Setelah menukarnya dengan Black Mountain Pill Furnace, dia sangat ingin mencobanya.

‘Dengan dukungan Gunung Hitam ini, tingkat keberhasilan menyempurnakan Pil Penerobos Kesulitan seharusnya lebih tinggi lagi,’ Su Jingzhen bergumam pada dirinya sendiri ketika dia kembali ke halaman rumahnya jauh di dalam Sekte Bulan Jahat.

Saat dia hendak memasuki halaman rumahnya, dia melihat Luo Yuebai sudah menunggunya di halaman.
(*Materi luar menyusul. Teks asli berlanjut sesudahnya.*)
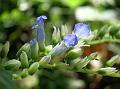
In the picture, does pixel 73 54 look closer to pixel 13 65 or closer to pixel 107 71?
pixel 107 71

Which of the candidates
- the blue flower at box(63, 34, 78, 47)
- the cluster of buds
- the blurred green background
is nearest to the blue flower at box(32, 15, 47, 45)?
the cluster of buds

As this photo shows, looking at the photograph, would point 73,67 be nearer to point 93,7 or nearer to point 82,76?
point 82,76

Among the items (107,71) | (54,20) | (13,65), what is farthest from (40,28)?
(54,20)

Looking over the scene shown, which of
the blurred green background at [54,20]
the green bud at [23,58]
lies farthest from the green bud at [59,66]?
the blurred green background at [54,20]

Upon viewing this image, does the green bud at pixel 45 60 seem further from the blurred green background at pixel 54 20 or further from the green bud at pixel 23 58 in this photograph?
the blurred green background at pixel 54 20

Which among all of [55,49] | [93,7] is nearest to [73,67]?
[55,49]
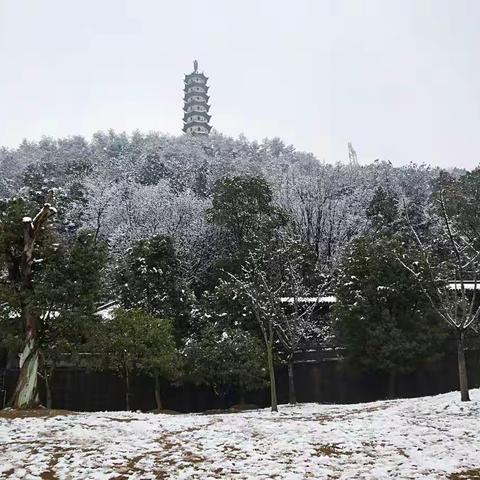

Ekspresi Luo Yuebai juga suram.

“Teman Su, apakah kamu keluar pagi-pagi sekali?”

Melihat Su Jingzhen kembali, wajah Luo Yuebai, meski masih serius, berhasil tersenyum saat dia menyapanya.

Su Jingzhen bingung.

Dia balas tersenyum, “Pagi hari adalah waktu terbaik, jadi aku berjalan-jalan keliling kota.”

“Tapi melihat ekspresimu yang tidak biasa, apakah terjadi sesuatu?”

Setelah mendengar ini, Luo Yuebai mengangguk.

“Pagi ini, aku menerima kabar.”

Saat dia berbicara, ekspresi Luo Yuebai berubah menjadi lebih serius dan serius.

Su Jingzhen menatapnya dengan bingung.

Luo Yuebai tidak membuatnya tegang, “Tadi malam, Sekte Huayang, atau lebih tepatnya, Sekte Huayang utama dihancurkan.”

“Semua kultivator tahap Inti Emas dan di atasnya di sekte tersebut terbunuh. Bahkan patriark Jiwa Baru Lahir mereka yang tersembunyi, yang keluar dari pengasingan, tidak dapat membalikkan keadaan dan terbunuh dengan satu serangan telapak tangan!”

“Selain itu, dikatakan bahwa dari awal hingga akhir, hanya satu orang yang menginvasi Sekte Huayang, dan mereka hanya tertarik pada Inti Emas tingkat tinggi dan anggota di atasnya.”

Mendengar ini, Su Jingzhen tercengang.

Dia tidak bisa tidak mengingat sosok tinggi itu.

Saat Luo Yuebai menggambarkan kejadian tersebut, dia hampir yakin bahwa orang yang menghancurkan Sekte Huayang tidak lain adalah Shuang Jiang!